After the patient treatment information is signed off by the provider in the EHR, the treatment information is made available to the patient in the portal. According to Deloitte's Center for Health Solutions, 10 percent of Americans currently use patient portals, but that number is predicted to rise as patients begin to expect access to their clinical information online. Patient engagement is a top priority for the government through the HITECH Meaningful Use program. Stage one of the Meaningful Use program required physicians to provide patients timely access to their health records. Stage two increased the patient engagement mandate requiring physicians to provide secure messaging between patient-physician, enabling patients to view, download, and transmit their health information and educating patients on their conditions and treatments. McKesson Specialty Health's My Care Plus patient portal's connection to the iKnowMed EHR provides real-time access for patients to view their health records. My Care Plus enrolled over 25,000 patients in the first year alone, an example of the strong demand for online health record information. My Care Plus also provides a new way for pharmaceutical-biotech companies, payers, and other healthcare stakeholders to engage patients in a HIPAA compliant way, through prescribed content, surveys, virtual advisory boards, and focus groups.
After the treatment plan is completed, it is sent to the practice's management system, to the clearinghouse, and ultimately the payer. The claim and remittance data can be extracted from the PMS and imported to a FRS. A big challenge for the oncology practice is generating analytics that provide a view into the financial health of the practice. Understanding reimbursement challenges, denial rates and reasons, and cash flow is critically important for these small businesses in this tough economic environment. McKesson Specialty Health's Lynx TotalView solution provides the ability for practices to glean financial intelligence that offers greater insight into critical financial metrics. The system also provides benchmarks at the regional or national level, providing insight into reimbursement rates across those areas.

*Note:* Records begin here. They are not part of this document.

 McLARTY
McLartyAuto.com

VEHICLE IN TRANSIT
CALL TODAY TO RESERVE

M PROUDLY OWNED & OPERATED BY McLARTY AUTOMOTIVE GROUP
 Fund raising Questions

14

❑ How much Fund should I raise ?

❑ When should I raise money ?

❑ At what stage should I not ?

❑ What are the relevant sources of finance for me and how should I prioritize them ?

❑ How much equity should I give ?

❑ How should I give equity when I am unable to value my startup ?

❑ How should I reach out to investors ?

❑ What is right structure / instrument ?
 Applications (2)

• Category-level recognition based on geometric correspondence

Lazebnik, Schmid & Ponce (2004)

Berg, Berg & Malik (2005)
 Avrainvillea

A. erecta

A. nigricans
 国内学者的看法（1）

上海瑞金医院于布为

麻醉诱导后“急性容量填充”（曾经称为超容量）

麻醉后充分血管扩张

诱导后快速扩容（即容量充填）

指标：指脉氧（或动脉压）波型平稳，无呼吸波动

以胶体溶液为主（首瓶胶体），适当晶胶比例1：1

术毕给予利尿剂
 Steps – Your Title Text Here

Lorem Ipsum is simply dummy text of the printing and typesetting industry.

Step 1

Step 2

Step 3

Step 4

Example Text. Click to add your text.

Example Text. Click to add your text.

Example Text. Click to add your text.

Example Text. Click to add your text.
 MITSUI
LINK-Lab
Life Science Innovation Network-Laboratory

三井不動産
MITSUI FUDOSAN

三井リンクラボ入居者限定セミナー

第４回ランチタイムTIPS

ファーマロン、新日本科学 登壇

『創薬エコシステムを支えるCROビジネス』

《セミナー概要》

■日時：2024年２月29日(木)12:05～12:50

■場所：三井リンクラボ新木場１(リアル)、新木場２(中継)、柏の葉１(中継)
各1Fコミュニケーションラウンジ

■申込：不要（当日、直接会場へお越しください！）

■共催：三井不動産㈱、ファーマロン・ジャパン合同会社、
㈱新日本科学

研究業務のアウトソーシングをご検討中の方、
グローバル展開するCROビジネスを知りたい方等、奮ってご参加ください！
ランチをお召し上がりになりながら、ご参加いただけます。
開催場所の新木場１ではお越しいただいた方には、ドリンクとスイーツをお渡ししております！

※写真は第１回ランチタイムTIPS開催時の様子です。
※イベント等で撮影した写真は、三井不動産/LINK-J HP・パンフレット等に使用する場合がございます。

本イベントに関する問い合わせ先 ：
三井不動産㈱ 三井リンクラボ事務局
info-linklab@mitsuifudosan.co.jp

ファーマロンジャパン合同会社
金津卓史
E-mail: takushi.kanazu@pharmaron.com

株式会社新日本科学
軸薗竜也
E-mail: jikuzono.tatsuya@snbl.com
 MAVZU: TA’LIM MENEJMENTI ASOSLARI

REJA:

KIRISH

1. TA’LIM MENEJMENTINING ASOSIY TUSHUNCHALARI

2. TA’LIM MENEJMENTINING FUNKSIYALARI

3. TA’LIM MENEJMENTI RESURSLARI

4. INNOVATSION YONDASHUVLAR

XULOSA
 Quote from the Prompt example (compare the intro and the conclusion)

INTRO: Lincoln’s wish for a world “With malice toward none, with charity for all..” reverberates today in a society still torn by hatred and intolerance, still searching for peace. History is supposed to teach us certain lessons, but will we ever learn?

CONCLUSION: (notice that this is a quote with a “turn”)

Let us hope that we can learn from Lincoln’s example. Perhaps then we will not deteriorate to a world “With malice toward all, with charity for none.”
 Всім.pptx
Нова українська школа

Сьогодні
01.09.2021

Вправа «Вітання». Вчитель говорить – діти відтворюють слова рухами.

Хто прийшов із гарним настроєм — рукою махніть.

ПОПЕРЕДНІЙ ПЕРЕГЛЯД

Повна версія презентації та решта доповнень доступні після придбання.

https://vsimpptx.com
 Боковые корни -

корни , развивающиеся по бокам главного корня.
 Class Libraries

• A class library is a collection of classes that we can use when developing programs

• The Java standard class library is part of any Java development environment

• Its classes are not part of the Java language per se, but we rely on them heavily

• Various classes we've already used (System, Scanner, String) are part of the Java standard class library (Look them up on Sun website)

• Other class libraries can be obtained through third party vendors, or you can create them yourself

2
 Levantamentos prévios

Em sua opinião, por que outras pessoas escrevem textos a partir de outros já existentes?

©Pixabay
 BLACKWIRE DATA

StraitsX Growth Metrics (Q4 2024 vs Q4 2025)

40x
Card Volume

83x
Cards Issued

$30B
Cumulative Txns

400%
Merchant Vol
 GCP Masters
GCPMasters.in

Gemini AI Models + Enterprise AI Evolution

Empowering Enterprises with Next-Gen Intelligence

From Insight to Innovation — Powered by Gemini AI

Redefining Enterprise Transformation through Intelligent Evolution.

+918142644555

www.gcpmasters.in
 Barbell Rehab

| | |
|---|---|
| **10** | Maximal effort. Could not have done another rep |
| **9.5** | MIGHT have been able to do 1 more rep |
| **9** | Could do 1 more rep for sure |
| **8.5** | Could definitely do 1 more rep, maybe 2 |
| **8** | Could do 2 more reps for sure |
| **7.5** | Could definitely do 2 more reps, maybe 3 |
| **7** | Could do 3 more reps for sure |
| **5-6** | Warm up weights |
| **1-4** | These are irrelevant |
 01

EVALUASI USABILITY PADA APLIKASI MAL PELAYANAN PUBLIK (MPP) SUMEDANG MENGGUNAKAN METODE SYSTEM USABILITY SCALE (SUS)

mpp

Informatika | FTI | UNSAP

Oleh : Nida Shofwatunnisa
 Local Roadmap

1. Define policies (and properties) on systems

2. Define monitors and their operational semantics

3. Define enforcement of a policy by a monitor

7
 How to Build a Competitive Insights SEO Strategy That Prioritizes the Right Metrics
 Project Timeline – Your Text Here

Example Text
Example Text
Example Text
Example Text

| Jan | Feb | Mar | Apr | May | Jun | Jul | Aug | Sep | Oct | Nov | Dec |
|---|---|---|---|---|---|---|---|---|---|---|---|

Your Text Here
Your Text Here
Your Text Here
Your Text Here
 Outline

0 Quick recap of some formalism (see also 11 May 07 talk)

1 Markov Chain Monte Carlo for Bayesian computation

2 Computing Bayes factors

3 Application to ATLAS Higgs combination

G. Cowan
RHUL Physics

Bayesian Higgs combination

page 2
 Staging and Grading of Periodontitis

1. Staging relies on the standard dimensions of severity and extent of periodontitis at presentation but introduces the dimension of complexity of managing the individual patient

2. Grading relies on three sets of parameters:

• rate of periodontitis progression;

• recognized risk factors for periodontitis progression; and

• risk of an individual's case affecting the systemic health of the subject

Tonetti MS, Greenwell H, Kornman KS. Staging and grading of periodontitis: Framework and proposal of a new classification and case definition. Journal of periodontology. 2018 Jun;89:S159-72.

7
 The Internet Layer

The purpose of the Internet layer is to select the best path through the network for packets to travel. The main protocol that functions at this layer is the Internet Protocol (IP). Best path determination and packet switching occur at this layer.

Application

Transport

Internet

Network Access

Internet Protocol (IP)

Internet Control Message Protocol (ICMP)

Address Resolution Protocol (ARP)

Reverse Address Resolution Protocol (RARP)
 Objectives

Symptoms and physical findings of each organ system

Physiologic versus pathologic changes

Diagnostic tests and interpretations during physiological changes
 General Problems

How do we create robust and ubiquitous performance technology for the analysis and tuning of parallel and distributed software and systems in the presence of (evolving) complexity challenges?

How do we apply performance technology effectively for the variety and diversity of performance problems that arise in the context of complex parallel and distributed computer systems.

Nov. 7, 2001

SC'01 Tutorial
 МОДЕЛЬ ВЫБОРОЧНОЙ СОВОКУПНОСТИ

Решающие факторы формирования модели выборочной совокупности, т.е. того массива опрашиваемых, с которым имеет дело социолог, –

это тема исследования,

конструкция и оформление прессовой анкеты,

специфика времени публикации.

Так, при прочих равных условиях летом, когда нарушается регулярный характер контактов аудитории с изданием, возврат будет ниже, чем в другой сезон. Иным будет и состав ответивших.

Oncology practices are facing tough headwinds, but the oncology market continues to present strong opportunities, and health information technology will provide efficiencies needed to survive and thrive in the marketplace. Spending on health information technology will continue to accelerate as providers look to improve operational efficiencies and meet government regulations. Community oncology clinics have a number of tools available, including EHRs, IMSs, FRSs, and provider and patient portals. These solutions also provide invaluable information and insight for pharmaceutical-biotech companies, payers, and other healthcare stakeholders into the oncology market around product utilization, segmentation and targeting, comparative effectiveness, and reimbursement challenges. Equipped with the right insight, brand managers can better provide assistance and education to providers and patients. We have only scratched the surface on the intelligence that we can collect from these systems; as health information technology products become more pervasive, the quantity and quality of data will continue to improve, providing powerful insights to the user.